STATED GOAL 1 →
In the investment style text, what is the largest part of the cerebral cortex?
STATED GOAL 2 →
Render this sentence from the investment style text in Spanish: "That filtering is the problem for most investors."
STATED GOAL 3 →
Duplicate a passage of the investment style text word for word. Begin at the words "The modern brain" and stop after "to danger signals.".

TEXT EXCERPT →
★ ★ ★ ★ ★

There are many ways to address the idea of “investment style.” Growth / Value, Active / Passive, Small Cap / Large Cap and many more. Perhaps we should look to see if these are really styles or whether these are the descriptors that come from something deeper.
Perhaps as deep as how our brain works.
We know our brains have an ancient part and a more modern part. The ancient brain has served us well for thousands of years. It is aware of danger and it prompts us to act when danger is discovered. The fight or flight response is a familiar manifestation.
The modern brain includes the Neo-Cortex which is the largest part of the cerebral cortex. It filters the information coming from the ancient brain so that we may act more appropriately.
That filtering is the problem for most investors.
Susan Cain in her book Quiet: The Power of Introverts in a World That Can’t Stop Talking, points out that the spectrum of behaviour from complete introvert to complete extrovert is known by how much the neo-cortex filters the ancient brain signals. Extroverts pay less attention to danger signals.

★ ★ ★ ★ ★

DATA EXTRACT →
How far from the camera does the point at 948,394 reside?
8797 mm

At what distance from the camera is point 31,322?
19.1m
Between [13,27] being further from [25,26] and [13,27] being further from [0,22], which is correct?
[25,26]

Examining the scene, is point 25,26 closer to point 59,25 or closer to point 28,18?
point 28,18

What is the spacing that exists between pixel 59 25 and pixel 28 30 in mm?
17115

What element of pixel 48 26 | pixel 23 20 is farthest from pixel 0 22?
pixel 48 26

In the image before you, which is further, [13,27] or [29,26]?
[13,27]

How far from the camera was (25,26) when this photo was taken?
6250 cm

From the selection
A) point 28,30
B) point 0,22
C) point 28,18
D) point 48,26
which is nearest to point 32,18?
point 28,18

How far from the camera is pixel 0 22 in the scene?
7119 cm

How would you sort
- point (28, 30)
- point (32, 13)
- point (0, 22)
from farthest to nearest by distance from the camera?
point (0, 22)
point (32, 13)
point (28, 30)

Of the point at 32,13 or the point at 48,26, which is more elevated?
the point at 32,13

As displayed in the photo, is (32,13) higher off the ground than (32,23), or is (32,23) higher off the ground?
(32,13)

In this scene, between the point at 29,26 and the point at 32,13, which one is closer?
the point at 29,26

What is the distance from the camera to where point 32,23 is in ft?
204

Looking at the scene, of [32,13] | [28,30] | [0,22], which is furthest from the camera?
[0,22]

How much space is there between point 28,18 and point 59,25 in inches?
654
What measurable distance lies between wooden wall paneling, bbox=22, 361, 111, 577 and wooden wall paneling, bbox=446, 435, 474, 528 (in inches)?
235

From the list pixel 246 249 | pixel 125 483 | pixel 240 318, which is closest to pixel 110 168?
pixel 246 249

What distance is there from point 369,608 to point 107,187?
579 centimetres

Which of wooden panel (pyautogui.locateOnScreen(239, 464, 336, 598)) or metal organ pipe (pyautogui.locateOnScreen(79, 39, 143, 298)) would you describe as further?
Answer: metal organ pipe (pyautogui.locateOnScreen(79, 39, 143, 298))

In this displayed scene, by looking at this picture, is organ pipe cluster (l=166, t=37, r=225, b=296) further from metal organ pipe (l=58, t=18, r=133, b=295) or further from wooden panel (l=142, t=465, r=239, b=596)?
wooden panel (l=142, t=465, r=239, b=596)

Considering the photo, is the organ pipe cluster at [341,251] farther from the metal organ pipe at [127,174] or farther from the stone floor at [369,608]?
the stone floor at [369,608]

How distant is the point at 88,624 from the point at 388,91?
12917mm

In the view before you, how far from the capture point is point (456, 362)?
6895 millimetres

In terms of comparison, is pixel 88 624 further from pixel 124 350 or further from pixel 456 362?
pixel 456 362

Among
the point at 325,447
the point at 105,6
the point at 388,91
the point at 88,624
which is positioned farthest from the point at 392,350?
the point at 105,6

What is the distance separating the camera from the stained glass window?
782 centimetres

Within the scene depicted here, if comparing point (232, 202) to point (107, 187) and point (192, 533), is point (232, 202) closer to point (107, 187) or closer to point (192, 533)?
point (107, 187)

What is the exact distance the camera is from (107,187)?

★ ★ ★ ★ ★

EXERCISE RESPONSE 1 →
The Neo-Cortex.

EXERCISE RESPONSE 2 →
Ese filtrado es el problema para la mayoría de los inversores.

EXERCISE RESPONSE 3 →
The modern brain includes the Neo-Cortex which is the largest part of the cerebral cortex. It filters the information coming from the ancient brain so that we may act more appropriately.
That filtering is the problem for most investors.
Susan Cain in her book Quiet: The Power of Introverts in a World That Can’t Stop Talking, points out that the spectrum of behaviour from complete introvert to complete extrovert is known by how much the neo-cortex filters the ancient brain signals. Extroverts pay less attention to danger signals.